A coladeira é um dos ritmos de uma grande popularidade no meio musical de Cabo Verde.   Também, como a morna, não escapou à polémica em torno da sua origem.
Terá alcançado maior dimensão e projeção na década de cinquenta e sessenta do século passado e , comumente aceite, a sua conquista do espaço musical teve início na Cidade do Mindelo, São Vicente, por volta de 1940. 
Aventa-se a ideia que a Coladeira é o resultado da morna em andamento rápido e que o nome foi trazido à baila por António Tchítche, quando no decorrer das festividades de Nhô San Jon, nos idos de 1930, conseguiu cantar uma morna sob o acompanhamento do tambor, exclamando: "és qu´é morna coladera".

Ernesto Vasconcelos, na obra "As colónias de Portugal", na sua edição de 1916, fornece, todavia, informações que concorrem para questionar a tal suposição, ao consagrar, no capítulo respeitante a Cabo Verde, que "(...) As danças predilectas do povo são a coladeira, a taca e o lundum" (...), introduz este autor a ideia de que a designação "coladeira" já existia muito antes da data que se costuma referenciar com a data do seu aparecimento.

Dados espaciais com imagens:
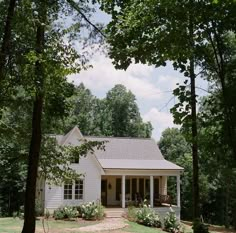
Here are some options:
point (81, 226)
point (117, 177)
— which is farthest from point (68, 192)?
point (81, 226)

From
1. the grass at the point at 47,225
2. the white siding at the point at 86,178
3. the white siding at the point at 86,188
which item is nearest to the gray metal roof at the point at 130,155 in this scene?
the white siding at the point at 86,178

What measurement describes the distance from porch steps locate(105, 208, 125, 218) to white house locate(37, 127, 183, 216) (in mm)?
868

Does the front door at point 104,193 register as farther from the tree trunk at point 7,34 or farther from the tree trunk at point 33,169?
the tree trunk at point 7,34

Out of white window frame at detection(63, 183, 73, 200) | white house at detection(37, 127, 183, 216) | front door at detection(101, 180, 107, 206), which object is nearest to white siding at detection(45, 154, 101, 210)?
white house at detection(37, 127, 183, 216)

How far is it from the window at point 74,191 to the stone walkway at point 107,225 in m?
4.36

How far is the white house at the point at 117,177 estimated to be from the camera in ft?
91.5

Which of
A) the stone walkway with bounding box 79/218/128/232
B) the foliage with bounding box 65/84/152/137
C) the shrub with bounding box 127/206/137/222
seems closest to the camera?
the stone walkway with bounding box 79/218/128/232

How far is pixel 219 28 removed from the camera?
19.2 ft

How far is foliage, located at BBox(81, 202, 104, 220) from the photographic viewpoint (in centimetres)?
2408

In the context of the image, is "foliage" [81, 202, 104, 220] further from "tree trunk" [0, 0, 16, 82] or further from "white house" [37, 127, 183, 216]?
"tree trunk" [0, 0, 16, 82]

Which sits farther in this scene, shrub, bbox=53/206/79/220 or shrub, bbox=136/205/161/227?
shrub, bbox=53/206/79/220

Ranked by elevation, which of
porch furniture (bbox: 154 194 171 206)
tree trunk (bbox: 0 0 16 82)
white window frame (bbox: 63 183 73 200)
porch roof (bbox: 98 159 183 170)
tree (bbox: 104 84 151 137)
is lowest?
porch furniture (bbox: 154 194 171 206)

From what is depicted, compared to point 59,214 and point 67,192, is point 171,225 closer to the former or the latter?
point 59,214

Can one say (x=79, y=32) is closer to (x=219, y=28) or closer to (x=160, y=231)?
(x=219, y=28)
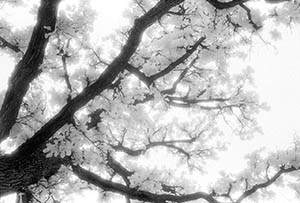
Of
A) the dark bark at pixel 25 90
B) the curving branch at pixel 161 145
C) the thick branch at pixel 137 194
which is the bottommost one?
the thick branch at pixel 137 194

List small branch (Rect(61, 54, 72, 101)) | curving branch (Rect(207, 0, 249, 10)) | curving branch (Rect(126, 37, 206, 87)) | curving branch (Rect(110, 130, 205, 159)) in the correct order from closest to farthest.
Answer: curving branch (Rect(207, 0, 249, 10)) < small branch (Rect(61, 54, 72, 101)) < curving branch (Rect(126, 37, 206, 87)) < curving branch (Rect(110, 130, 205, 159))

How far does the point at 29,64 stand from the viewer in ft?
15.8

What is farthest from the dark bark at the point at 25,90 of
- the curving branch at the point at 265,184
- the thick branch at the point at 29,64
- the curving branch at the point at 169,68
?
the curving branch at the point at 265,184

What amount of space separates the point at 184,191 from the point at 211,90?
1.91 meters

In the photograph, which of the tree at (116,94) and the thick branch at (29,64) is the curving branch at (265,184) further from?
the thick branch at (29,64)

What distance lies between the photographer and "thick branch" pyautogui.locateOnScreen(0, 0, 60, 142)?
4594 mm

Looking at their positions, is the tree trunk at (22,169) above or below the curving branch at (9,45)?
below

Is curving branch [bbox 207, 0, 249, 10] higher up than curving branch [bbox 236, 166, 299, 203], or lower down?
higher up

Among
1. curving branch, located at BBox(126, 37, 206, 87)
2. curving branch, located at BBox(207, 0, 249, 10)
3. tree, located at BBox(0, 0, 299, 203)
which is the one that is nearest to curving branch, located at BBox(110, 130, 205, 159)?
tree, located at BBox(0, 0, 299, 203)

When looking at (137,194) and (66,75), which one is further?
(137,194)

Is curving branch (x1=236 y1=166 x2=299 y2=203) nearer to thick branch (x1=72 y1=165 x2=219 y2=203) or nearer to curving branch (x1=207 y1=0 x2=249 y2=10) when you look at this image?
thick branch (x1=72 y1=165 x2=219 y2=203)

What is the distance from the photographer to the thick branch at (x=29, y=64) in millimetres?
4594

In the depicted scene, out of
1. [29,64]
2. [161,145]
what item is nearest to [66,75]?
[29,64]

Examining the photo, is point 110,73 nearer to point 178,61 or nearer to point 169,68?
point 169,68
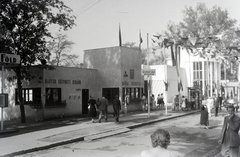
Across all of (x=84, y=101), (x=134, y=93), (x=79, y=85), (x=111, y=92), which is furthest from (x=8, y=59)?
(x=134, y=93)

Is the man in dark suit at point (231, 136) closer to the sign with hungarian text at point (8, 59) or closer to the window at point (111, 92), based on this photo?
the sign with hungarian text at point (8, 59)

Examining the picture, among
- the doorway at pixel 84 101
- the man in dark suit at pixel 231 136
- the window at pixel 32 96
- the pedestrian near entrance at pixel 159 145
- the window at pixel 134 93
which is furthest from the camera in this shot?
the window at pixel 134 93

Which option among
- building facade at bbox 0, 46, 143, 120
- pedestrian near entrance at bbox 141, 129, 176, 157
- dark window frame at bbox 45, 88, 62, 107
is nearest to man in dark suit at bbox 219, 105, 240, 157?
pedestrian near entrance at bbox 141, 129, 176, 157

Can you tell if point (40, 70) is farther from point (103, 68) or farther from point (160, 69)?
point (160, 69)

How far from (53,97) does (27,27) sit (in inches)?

• _INSTRUÇÕES DE TRABALHO_
1. Transcreva o trecho do texto sobre a coladeira que vai de "Aventa-se a ideia" até "do seu aparecimento.".
2. Segundo o texto sobre a coladeira, em que cidade terá começado, por volta de 1940, a conquista do espaço musical por este ritmo?
As linhas não têm qualquer papel neste trabalho.

• _RESPOSTAS RESOLVIDAS_
1.
Aventa-se a ideia que a Coladeira é o resultado da morna em andamento rápido e que o nome foi trazido à baila por António Tchítche, quando no decorrer das festividades de Nhô San Jon, nos idos de 1930, conseguiu cantar uma morna sob o acompanhamento do tambor, exclamando: "és qu´é morna coladera".

Ernesto Vasconcelos, na obra "As colónias de Portugal", na sua edição de 1916, fornece, todavia, informações que concorrem para questionar a tal suposição, ao consagrar, no capítulo respeitante a Cabo Verde, que "(...) As danças predilectas do povo são a coladeira, a taca e o lundum" (...), introduz este autor a ideia de que a designação "coladeira" já existia muito antes da data que se costuma referenciar com a data do seu aparecimento.

2. Na Cidade do Mindelo, em São Vicente.